The regulations establish oversight of what has been a market free-for-all of products, including vials of liquid nicotine of varying quality and unknown provenance. Finalizing the rules has taken years. They stem from a major tobacco-control law Congress passed in 2009 and were first proposed in draft form in 2014.
“The process has started, and it has been incredibly difficult,” said Matthew L. Myers, the president of the Campaign for Tobacco-Free Kids, a health advocacy group, who welcomed the rules.
Producers will be subject to F.D.A. inspections and will not be able to market their products as “light” or “mild” without agency approval. Companies will be prohibited from giving out free samples.
“There are retailers selling these products, but in the back room, they are also mixing,” said Mitch Zeller, the director of the Center for Tobacco Products at the F.D.A. “That means under the law, they are manufacturers.”

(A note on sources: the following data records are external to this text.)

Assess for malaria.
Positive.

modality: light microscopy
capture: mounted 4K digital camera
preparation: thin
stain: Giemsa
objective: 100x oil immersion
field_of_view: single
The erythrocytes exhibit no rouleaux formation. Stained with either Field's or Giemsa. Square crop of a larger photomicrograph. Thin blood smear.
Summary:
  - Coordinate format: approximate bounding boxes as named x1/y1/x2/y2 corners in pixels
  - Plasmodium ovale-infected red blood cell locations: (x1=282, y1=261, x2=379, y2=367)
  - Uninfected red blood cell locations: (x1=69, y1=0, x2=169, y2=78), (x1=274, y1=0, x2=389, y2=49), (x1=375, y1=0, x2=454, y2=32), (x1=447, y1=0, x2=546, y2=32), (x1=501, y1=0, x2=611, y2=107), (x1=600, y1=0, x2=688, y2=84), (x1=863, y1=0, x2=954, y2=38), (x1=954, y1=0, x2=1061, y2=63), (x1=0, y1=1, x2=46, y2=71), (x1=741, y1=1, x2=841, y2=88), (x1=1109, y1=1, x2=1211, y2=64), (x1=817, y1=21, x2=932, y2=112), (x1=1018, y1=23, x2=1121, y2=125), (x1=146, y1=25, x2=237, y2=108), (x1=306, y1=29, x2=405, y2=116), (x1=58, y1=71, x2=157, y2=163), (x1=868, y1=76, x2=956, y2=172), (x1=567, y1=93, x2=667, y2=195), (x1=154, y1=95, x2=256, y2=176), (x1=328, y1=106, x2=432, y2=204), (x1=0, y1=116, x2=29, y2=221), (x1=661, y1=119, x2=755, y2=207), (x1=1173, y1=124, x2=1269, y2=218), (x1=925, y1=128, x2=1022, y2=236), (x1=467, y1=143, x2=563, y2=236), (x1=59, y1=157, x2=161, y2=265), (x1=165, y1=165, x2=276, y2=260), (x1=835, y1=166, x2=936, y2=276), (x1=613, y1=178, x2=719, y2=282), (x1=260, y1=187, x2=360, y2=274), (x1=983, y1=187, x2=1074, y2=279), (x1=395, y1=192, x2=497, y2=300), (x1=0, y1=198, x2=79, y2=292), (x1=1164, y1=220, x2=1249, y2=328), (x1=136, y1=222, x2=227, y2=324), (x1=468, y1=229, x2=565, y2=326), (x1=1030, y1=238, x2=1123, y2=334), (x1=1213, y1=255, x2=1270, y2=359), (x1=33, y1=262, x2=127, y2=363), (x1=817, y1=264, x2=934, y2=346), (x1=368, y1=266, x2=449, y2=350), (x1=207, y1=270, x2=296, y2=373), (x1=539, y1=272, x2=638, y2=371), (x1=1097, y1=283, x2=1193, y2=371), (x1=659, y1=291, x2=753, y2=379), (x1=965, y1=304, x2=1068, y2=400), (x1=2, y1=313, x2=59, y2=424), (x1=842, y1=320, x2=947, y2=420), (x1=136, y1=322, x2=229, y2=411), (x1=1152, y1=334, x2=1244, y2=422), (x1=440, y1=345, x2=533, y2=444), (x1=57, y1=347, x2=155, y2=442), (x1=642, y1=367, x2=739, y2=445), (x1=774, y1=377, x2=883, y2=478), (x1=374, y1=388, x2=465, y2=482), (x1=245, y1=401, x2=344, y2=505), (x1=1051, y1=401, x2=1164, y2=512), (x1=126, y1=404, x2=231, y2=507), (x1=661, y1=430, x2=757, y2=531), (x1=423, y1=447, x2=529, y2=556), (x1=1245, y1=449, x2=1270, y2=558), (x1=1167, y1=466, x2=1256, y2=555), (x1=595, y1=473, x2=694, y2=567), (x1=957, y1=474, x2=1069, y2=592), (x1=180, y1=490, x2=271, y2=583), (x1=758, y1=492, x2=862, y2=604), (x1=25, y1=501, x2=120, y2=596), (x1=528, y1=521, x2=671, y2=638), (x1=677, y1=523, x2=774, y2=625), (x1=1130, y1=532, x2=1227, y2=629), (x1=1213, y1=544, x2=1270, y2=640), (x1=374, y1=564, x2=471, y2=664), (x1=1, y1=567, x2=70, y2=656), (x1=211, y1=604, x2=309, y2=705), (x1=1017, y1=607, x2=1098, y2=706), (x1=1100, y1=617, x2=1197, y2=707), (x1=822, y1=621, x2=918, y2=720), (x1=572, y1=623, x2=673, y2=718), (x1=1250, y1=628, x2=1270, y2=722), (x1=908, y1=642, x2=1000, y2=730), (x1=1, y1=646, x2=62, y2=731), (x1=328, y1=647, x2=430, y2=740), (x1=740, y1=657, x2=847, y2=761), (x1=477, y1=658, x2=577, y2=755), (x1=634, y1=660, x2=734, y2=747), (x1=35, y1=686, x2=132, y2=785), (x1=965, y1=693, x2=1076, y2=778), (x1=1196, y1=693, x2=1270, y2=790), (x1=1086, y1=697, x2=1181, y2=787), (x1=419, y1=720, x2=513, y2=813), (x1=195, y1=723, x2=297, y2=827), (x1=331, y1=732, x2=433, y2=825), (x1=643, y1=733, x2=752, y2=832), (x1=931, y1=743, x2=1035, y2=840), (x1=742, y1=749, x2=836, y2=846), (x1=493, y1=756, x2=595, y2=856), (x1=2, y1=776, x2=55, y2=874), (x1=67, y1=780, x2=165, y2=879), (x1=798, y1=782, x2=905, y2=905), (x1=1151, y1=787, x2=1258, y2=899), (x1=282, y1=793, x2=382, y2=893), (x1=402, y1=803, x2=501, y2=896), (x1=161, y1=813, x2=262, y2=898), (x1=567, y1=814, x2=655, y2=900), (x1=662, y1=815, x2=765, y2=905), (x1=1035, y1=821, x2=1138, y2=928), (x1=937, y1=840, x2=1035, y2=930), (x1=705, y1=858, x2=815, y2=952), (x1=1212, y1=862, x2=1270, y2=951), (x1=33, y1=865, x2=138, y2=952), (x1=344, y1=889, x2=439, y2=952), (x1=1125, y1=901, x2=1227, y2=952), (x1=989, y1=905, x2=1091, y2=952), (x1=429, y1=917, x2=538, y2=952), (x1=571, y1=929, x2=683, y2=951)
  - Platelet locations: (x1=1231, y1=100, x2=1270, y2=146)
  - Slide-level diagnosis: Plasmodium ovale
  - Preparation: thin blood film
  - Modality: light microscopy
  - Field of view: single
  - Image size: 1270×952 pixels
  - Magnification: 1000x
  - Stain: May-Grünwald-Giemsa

One of the central questions about the regulations was whether they would be so tough that it would be hard for smaller producers to remain on the market and thus bolster large tobacco companies, which have money and big legal departments to navigate the arduous federal application process.
Market analysts and industry groups seemed to be in broad agreement on Thursday that the regulations would have that effect. Some public health experts also expressed that concern.